Nvidia punta sull’inferenza e dice che i suoi server decuplicano la velocità degli LLM

Con quella che sembra a tutti gli effetti una risposta alle notizie dei giorni scorsi sui traguardi dei chip IA proprietari di Google, Amazon e Microsoft, che si sono dimostrati particolarmente efficienti ed economici, Nvidia ha mostrato nuovi dati sul suo server IA più avanzato, progettato per spingere ancora più in alto l’efficienza degli LLM attuali.
Il sistema GB200 NVL72, presentato con una serie di benchmark interni, dimostra che non basta addestrare bene i modelli, ma che serve anche un’infrastruttura capace di farli funzionare su larga scala. La scelta di Nvidia di concentrarsi sui modelli Mixture-of-Experts non è casuale. Questa architettura, diventata improvvisamente centrale nel dibattito tecnologico dopo l’ascesa di DeepSeek e del suo modello open source ad alte prestazioni, offre un modo elegante per ridurre i costi computazionali mantenendo risposte articolate e rapide.
L’idea di dividere una domanda in più segmenti, ciascuno affidato a un “esperto” interno al modello, ha conquistato rapidamente il settore. Non a caso, OpenAI, Mistral e Moonshot AI hanno già fatto propri questi principi, rendendo la competizione ancora più serrata.
In tale contesto, Nvidia ha voluto ribadire che i suoi chip non sono indispensabili soltanto in fase di training, ma anche nel deployment e lo ha fatto con numeri piuttosto esplicativi. Il nuovo server, che integra 72 unità di calcolo di ultima generazione in un’unica macchina, garantisce infatti un incremento di performance pari a dieci volte rispetto ai sistemi precedenti. È un salto netto, reso possibile non soltanto dalla potenza dei singoli chip, ma soprattutto dalla densità e dalla rapidità dei collegamenti interni, da sempre uno dei punti di forza dell’azienda guidata da Jensen Huang.
Il caso scelto da Nvidia per esemplificare il progresso è particolarmente significativo. Moonshot AI, considerata tra le realtà cinesi più promettenti nella corsa ai modelli aperti, ha pubblicato a luglio il modello Kimi K2 Thinking, accolto con entusiasmo dalla comunità di sviluppatori per la sua efficienza.

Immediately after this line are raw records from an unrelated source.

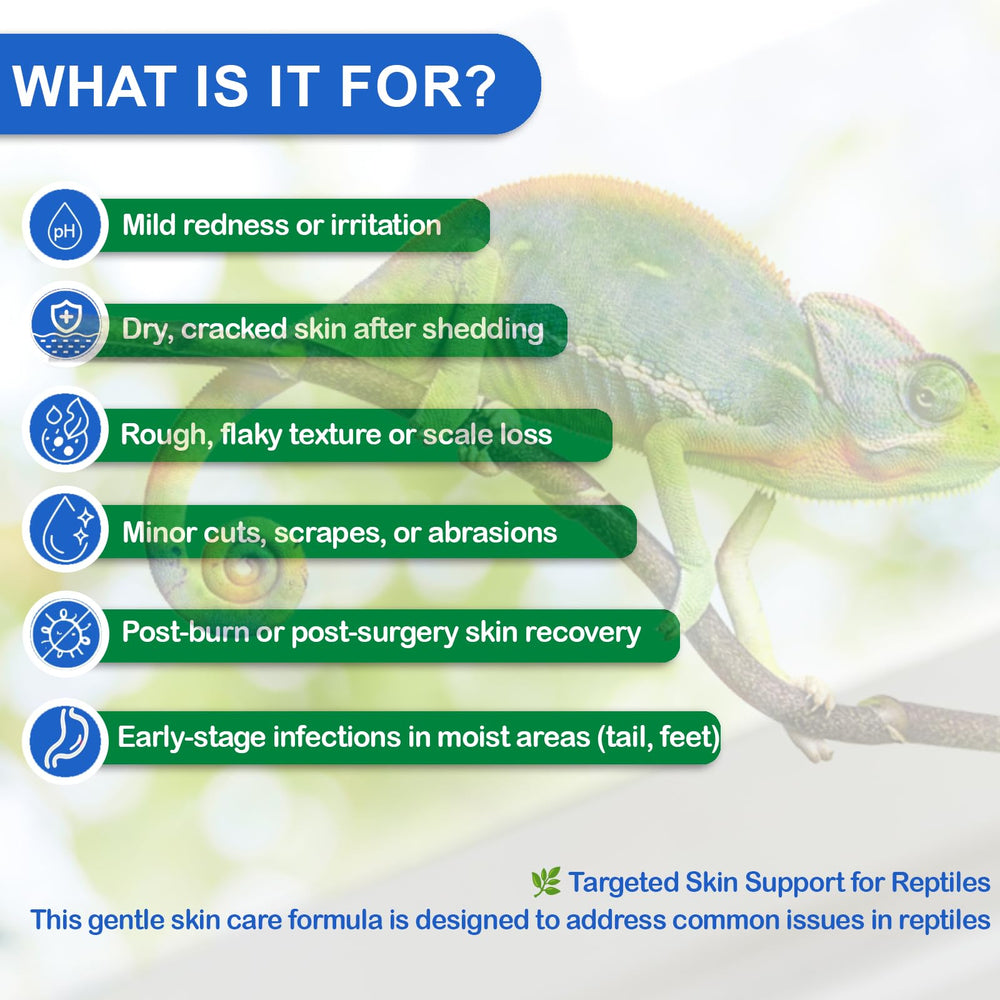 WHAT IS IT FOR?

pH

Mild redness or irritation

Dry, cracked skin after shedding

Rough, flaky texture or scale loss

Minor cuts, scrapes, or abrasions

Post-burn or post-surgery skin recovery

Early-stage infections in moist areas (tail, feet)

🌿 Targeted Skin Support for Reptiles
This gentle skin care formula is designed to address common issues in reptiles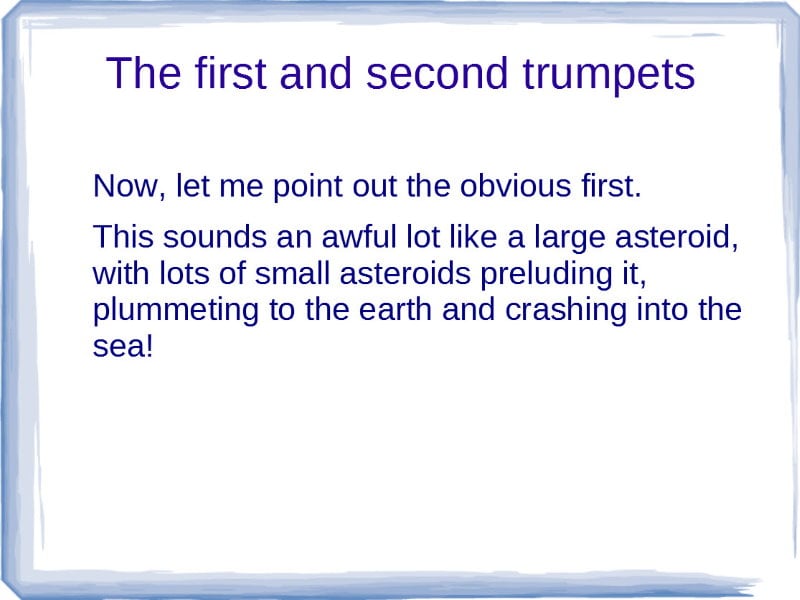 The first and second trumpets

Now, let me point out the obvious first.

This sounds an awful lot like a large asteroid, with lots of small asteroids preluding it, plummeting to the earth and crashing into the sea!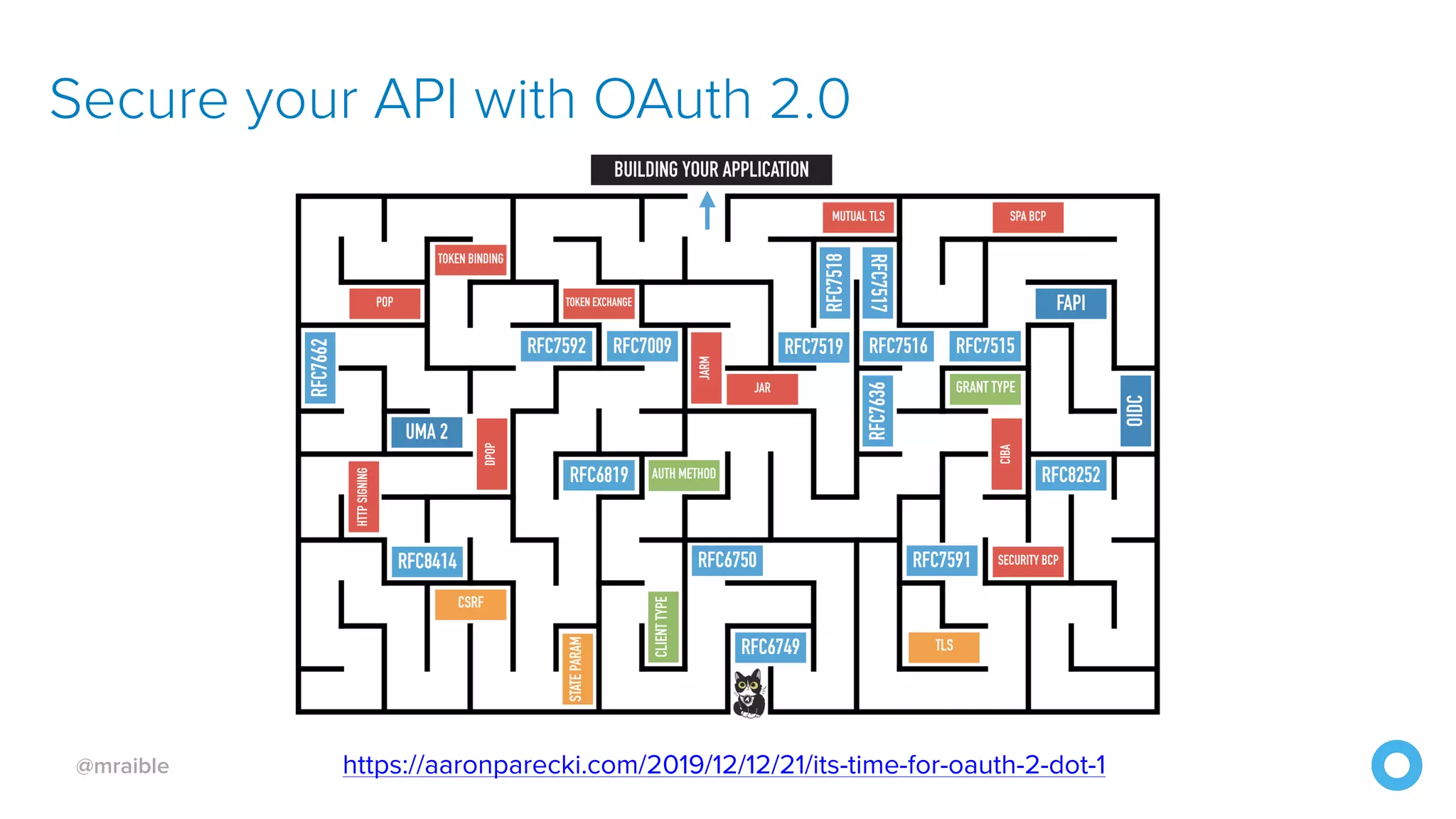 Secure your API with OAuth 2.0

BUILDING YOUR APPLICATION

MUTUAL TLS
SPA BCP
TOKEN BINDING
RFC7518
RFC7517
POP
TOKEN EXCHANGE
FAPI
RFC7662
RFC7592
RFC7009
JARM
RFC7519
RFC7516
RFC7515
JAR
RFC7636
GRANT TYPE
OIDC
UMA 2
DPOP
CIBA
HTTP SIGNING
RFC6819
AUTH METHOD
RFC8252
RFC8414
RFC6750
RFC7591
SECURITY BCP
CSRF
CLIENT TYPE
STATE PARAM
RFC6749
TLS

@mraible

https://aaronparecki.com/2019/12/12/21/its-time-for-oauth-2-dot-1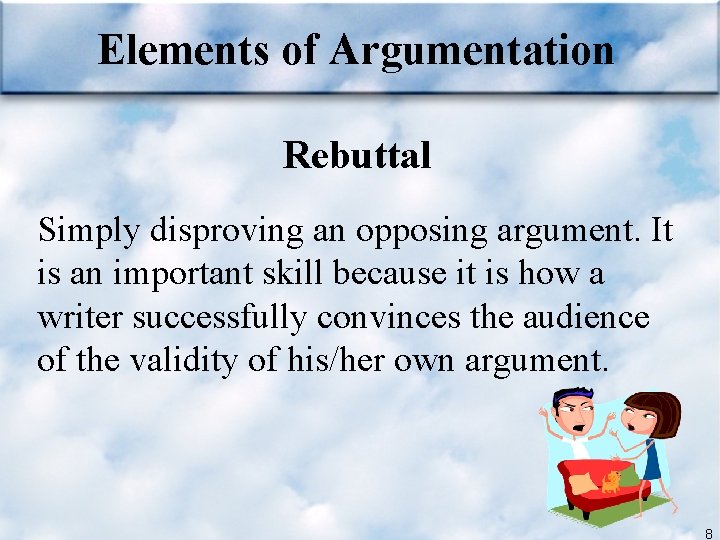 Elements of Argumentation

Rebuttal

Simply disproving an opposing argument. It is an important skill because it is how a writer successfully convinces the audience of the validity of his/her own argument.

8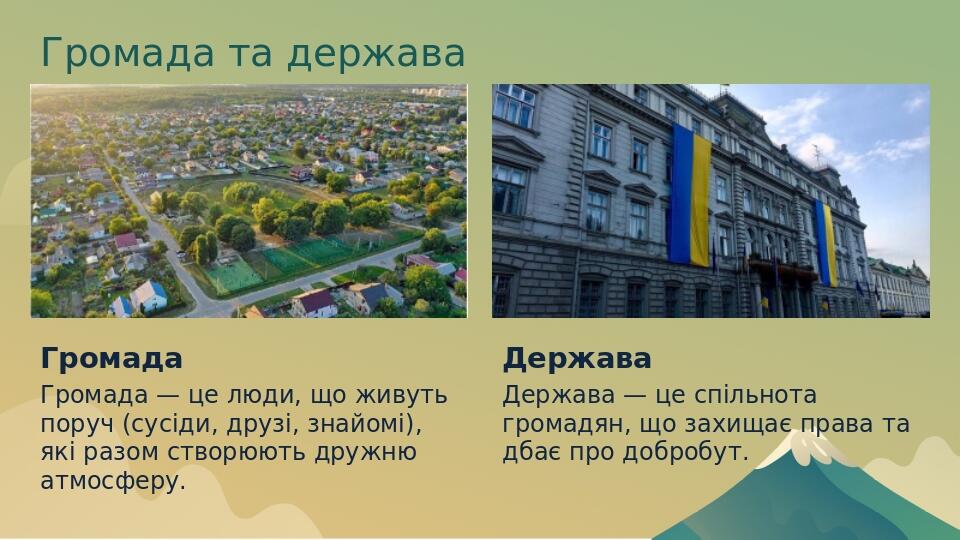 Громада та держава

Громада

Громада — це люди, що живуть поруч (сусіди, друзі, знайомі), які разом створюють дружню атмосферу.

Держава

Держава — це спільнота громадян, що захищає права та дбає про добробут.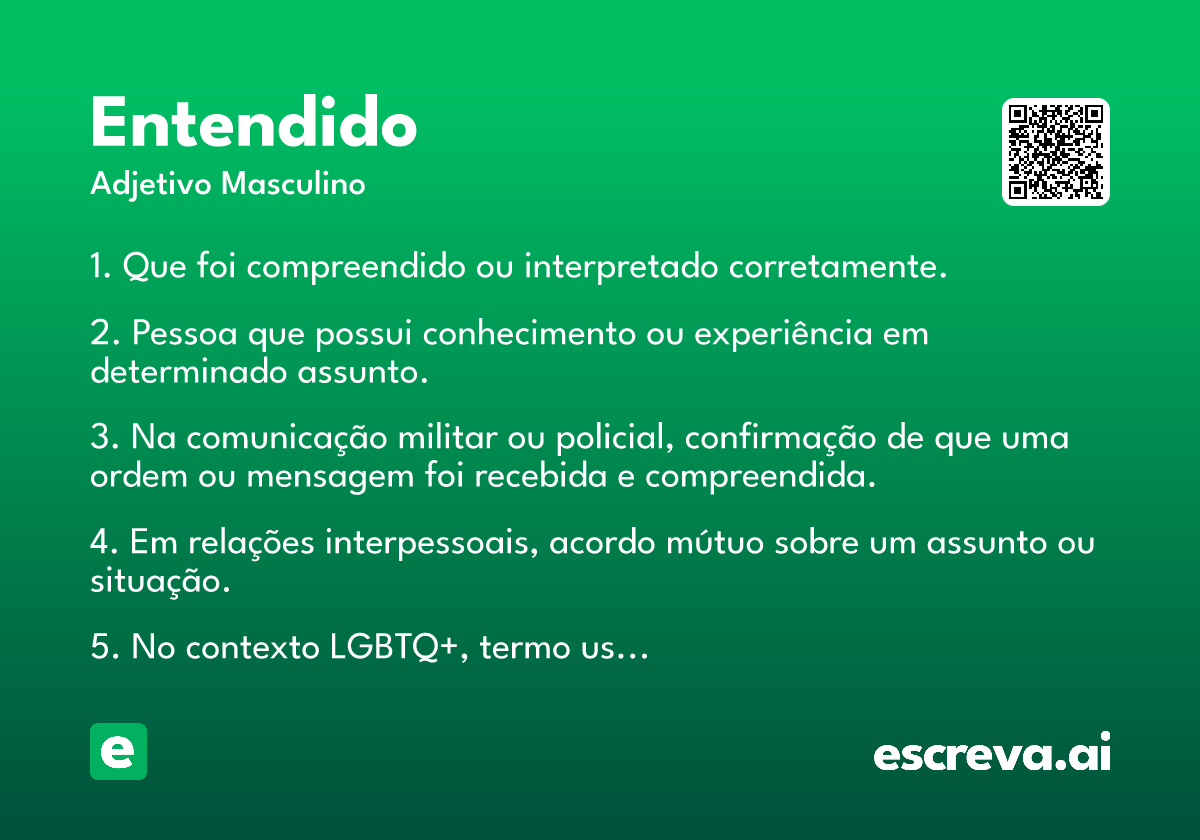 Entendido
Adjetivo Masculino

1. Que foi compreendido ou interpretado corretamente.

2. Pessoa que possui conhecimento ou experiência em determinado assunto.

3. Na comunicação militar ou policial, confirmação de que uma ordem ou mensagem foi recebida e compreendida.

4. Em relações interpessoais, acordo mútuo sobre um assunto ou situação.

5. No contexto LGBTQ+, termo us...

e

escreva.ai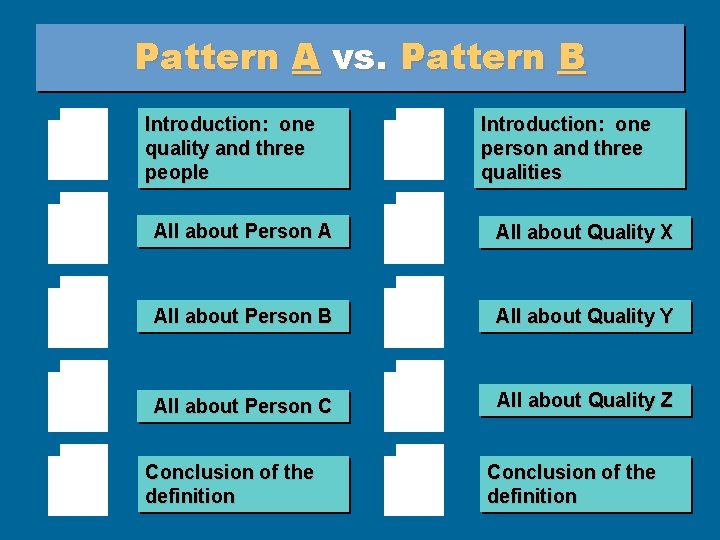 Pattern A vs. Pattern B

Introduction: one quality and three people

All about Person A

All about Person B

All about Person C

Conclusion of the definition

Introduction: one person and three qualities

All about Quality X

All about Quality Y

All about Quality Z

Conclusion of the definition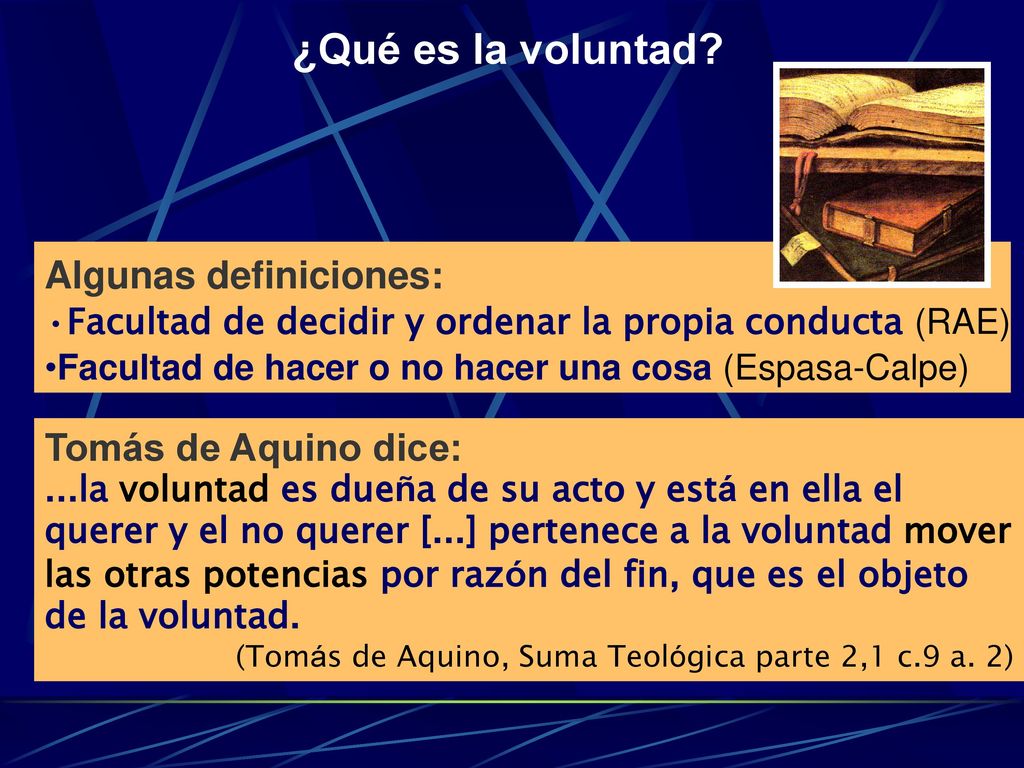 ¿Qué es la voluntad?

Algunas definiciones:

•Facultad de decidir y ordenar la propia conducta (RAE)

•Facultad de hacer o no hacer una cosa (Espasa-Calpe)

Tomás de Aquino dice:

...la voluntad es dueña de su acto y está en ella el querer y el no querer [...] pertenece a la voluntad mover las otras potencias por razón del fin, que es el objeto de la voluntad.

(Tomás de Aquino, Suma Teológica parte 2,1 c.9 a. 2)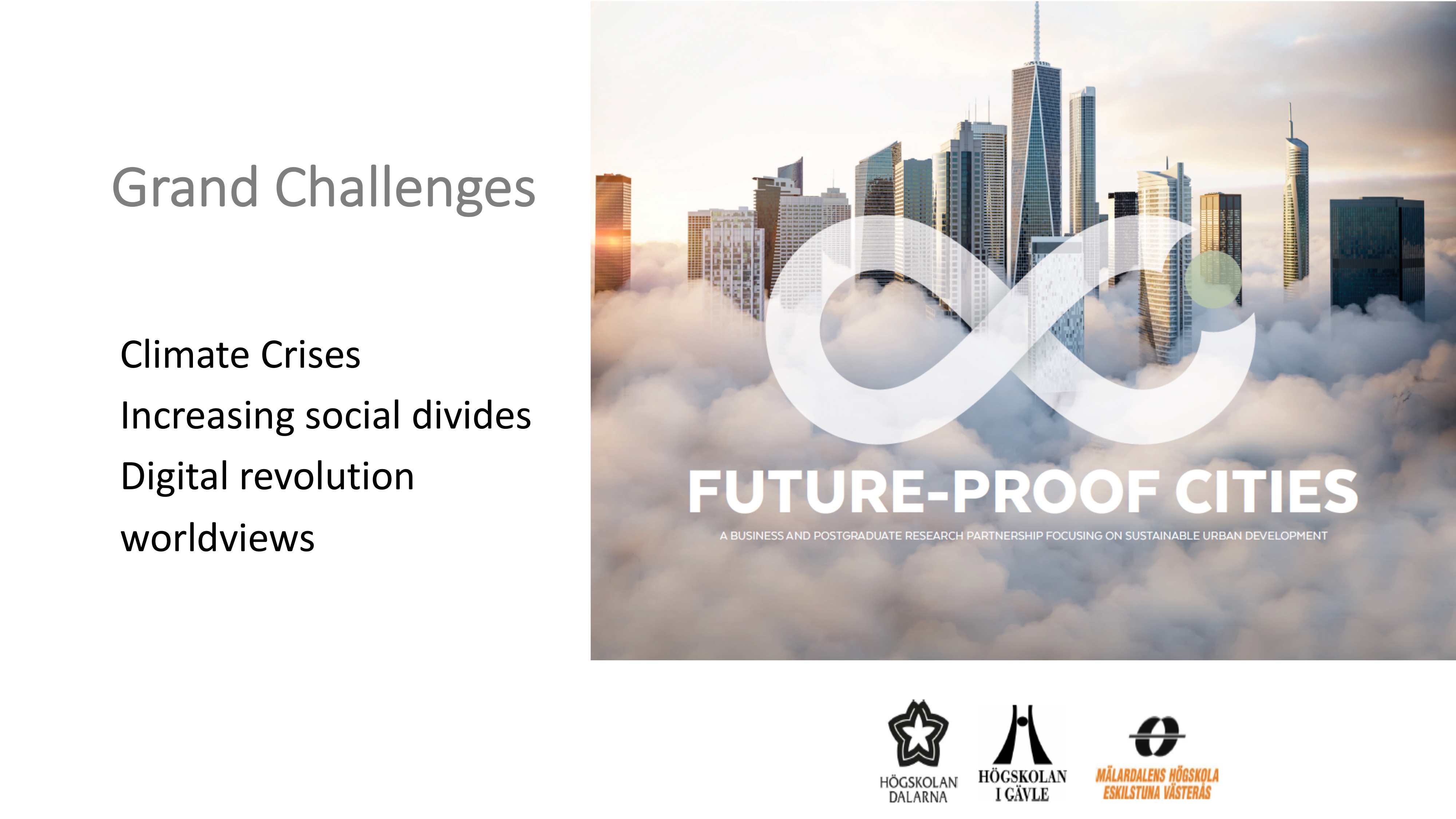 Grand Challenges

Climate Crises
Increasing social divides
Digital revolution
worldviews

FUTURE-PROOF CITIES
A BUSINESS AND POSTGRADUATE RESEARCH PARTNERSHIP FOCUSING ON SUSTAINABLE URBAN DEVELOPMENT

HÖGSKOLAN DALARNA

HÖGSKOLAN I GÄVLE

MÄLARDALENS HÖGSKOLA ESKILSTUNA VÄSTERÅS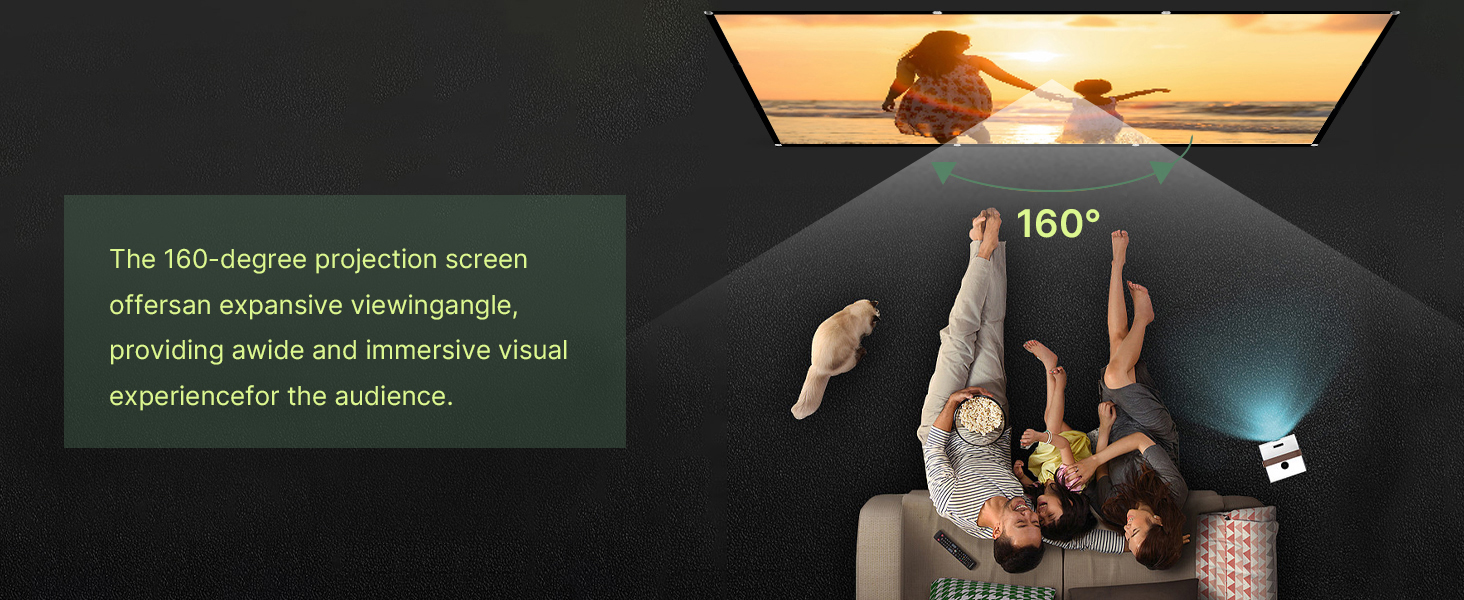 160°

The 160-degree projection screen offersan expansive viewingangle, providing awide and immersive visual experiencefor the audience.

Con il nuovo server Nvidia, il modello ha mostrato un miglioramento prestazionale di dieci volte in inferenza, replicando quanto già osservato nei sistemi basati sui modelli di DeepSeek.
La coerenza dei risultati rafforza la tesi di Nvidia secondo cui i modelli Mixture-of-Experts, anche se meno avidi di risorse durante il training, beneficiano enormemente da un’infrastruttura di calcolo pensata per farli scalare in produzione.
Dietro questo salto in avanti c’è un aspetto tecnologico spesso sottovalutato rispetto alla pura potenza del chip, ovvero la qualità del collegamento interno. Nvidia ha costruito negli anni un ecosistema di comunicazione ad alta velocità che permette ai vari componenti di scambiarsi dati in modo estremamente efficiente. In un server che ospita decine di unità di calcolo, questo elemento diventa decisivo, perché ridurre la latenza e aumentare la banda significa permettere al modello di attivare e coordinare i suoi “esperti” con maggiore fluidità. È una capacità che i competitor stanno cercando di replicare, ma che al momento rappresenta ancora un vantaggio reale per Nvidia.
La competizione, tuttavia, si sta intensificando. AMD sta lavorando a un server simile (anch’esso basato su più chip potenti) annunciato per il prossimo anno. Se Nvidia ha scelto una strategia di densità e interconnessione come elemento distintivo, AMD punta a un equilibrio tra potenza brute-force e versatilità, cercando di attirare quei provider cloud che non vogliono dipendere da un’unica architettura. A rendere il quadro ancora più dinamico ci sono anche aziende come Cerebras, che inseguono un approccio radicalmente diverso alla costruzione del silicio proponendo wafer-scale engine e soluzioni meno convenzionali.
Proprio per questo, la mossa comunicativa di Nvidia non va letta come un semplice annuncio tecnico, ma come un posizionamento strategico. L’azienda vuole dimostrare di poter dominare anche la nuova era dell’IA, quella in cui non basterà più avere il chip più potente, ma sarà fondamentale anche saper orchestrare un’intera infrastruttura per trasformare la potenza computazionale in esperienze concrete per l’utente finale.